Inference

Here are provided the minimal commands you have to run in order to run the inference of CosyPose. You need to set up the environment variable $HAPPYPOSE_DATA_DIR as explained in the README.

1. Download pre-trained pose estimation models

python -m happypose.toolbox.utils.download --megapose_models

2. Download the example

We estimate the pose for a barbecue sauce bottle (from the HOPE dataset, not used during training of MegaPose).

python -m happypose.toolbox.utils.download --examples barbecue-sauce

The input files are the following:

$HAPPYPOSE_DATA_DIR/examples/barbecue-sauce/
    image_rgb.png
    image_depth.png
    camera_data.json
    inputs/object_data.json
    meshes/hope-obj_000002.ply
    meshes/hope-obj_000002.png
  • image_rgb.png is a RGB image of the scene. We recommend using a 4:3 aspect ratio.

  • image_depth.png (optional) contains depth measurements, with values in mm. You can leave out this file if you don't have depth measurements.

  • camera_data.json contains the 3x3 camera intrinsic matrix K and the camera resolution in [h,w] format.

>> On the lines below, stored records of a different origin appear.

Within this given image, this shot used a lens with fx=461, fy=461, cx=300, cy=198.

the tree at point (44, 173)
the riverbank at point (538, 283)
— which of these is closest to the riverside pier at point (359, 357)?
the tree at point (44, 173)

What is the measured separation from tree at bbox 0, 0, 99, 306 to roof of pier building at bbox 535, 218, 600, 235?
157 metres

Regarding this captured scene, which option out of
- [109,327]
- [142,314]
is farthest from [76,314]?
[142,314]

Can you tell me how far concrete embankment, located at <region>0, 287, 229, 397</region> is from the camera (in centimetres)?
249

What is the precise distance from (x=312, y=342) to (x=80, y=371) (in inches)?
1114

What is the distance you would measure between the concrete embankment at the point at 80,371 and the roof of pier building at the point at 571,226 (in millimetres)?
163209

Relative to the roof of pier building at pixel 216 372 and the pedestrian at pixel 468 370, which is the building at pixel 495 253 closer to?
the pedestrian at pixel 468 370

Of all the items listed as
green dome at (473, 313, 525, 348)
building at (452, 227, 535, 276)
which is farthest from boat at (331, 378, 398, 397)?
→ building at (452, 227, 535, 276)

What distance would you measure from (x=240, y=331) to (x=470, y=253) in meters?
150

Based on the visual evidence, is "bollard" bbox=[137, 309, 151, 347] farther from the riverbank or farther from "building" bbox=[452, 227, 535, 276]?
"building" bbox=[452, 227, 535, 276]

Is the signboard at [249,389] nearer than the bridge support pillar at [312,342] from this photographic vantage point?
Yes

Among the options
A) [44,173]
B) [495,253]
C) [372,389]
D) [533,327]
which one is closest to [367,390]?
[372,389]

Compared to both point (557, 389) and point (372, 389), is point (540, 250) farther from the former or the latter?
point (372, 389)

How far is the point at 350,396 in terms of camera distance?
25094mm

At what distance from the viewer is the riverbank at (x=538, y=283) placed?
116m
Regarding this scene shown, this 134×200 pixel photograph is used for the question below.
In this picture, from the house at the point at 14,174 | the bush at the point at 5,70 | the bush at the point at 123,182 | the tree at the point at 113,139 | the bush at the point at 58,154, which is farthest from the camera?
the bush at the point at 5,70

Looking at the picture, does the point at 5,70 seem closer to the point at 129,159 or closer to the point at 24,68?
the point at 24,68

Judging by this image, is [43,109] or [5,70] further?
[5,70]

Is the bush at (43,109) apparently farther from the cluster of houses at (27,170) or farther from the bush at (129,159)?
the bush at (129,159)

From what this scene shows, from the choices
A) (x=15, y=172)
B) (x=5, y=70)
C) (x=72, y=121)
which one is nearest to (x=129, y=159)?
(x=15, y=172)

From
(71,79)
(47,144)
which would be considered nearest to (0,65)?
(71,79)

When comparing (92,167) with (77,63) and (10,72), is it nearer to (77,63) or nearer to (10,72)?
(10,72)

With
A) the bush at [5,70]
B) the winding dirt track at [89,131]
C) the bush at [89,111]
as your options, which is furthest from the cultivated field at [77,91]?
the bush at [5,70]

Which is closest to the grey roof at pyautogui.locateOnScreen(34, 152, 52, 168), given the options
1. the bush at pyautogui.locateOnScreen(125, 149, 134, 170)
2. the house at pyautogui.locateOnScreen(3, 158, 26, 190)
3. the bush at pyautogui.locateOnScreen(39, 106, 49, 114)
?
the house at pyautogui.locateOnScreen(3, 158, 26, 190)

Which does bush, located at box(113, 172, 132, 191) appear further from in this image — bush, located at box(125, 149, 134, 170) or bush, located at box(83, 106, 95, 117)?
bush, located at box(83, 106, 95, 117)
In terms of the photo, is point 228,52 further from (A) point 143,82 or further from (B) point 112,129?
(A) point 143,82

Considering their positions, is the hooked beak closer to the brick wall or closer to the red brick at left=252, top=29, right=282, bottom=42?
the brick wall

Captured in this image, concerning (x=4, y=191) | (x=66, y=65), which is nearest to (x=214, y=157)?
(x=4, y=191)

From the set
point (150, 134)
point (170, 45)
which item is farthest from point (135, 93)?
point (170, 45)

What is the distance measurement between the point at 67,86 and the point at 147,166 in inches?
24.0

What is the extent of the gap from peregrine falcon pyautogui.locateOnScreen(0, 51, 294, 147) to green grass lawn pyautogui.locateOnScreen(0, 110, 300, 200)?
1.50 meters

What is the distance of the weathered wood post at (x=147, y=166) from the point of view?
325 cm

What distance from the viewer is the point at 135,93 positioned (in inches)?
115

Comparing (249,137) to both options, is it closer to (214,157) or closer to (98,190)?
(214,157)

    {"K": [[605.9547119140625, 0.0, 319.029052734375], [0.0, 605.006591796875, 249.67617797851562], [0.0, 0.0, 1.0]], "resolution": [480, 640]}

  • inputs/object_data.json contains a list of object detections. For each detection, the 2D bounding box in the image (in [xmin, ymin, xmax, ymax] format), and the label of the object are provided. In this example, there is a single object detection. The bounding box is only used for computing an initial depth estimate of the object which is then refined by our approach. The bounding box does not need to be extremly precise (see below).

    [{"label": "hope-obj_000002", "bbox_modal": [384, 234, 522, 455]}]

  • meshes is a directory containing the object's mesh. Mesh units are expected to be in millimeters. In this example, we use a mesh in .ply format. The code also supports .obj meshes but you will have to make sure that the objects are rendered correctly with our renderer.

You can visualize input detections using :

python -m happypose.pose_estimators.megapose.scripts.run_inference_on_example barbecue-sauce --vis-detections

3. Run pose estimation and visualize results

Run inference with the following command:

python -m happypose.pose_estimators.megapose.scripts.run_inference_on_example barbecue-sauce --run-inference --vis-poses

by default, the model only uses the RGB input. You can use of our RGB-D megapose models using the --model argument. Please see our Model Zoo for all models available.

The previous command will generate the following file:

$HAPPYPOSE_DATA_DIR/examples/barbecue-sauce/
    outputs/object_data_inf.json

A default object_data.json is provided if you prefer not to run the model.

This file contains a list of objects with their estimated poses . For each object, the estimated pose is noted TWO (the world coordinate frame correspond to the camera frame). It is composed of a quaternion and the 3D translation:

[{"label": "barbecue-sauce", "TWO": [[0.5453961536730983, 0.6226545207599095, -0.43295293693197473, 0.35692612413663855], [0.10723329335451126, 0.07313819974660873, 0.45735278725624084]]}]

The --vis-poses options write several visualization files:

$HAPPYPOSE_DATA_DIR/examples/barbecue-sauce/
    visualizations/contour_overlay.png
    visualizations/mesh_overlay.png
    visualizations/all_results.png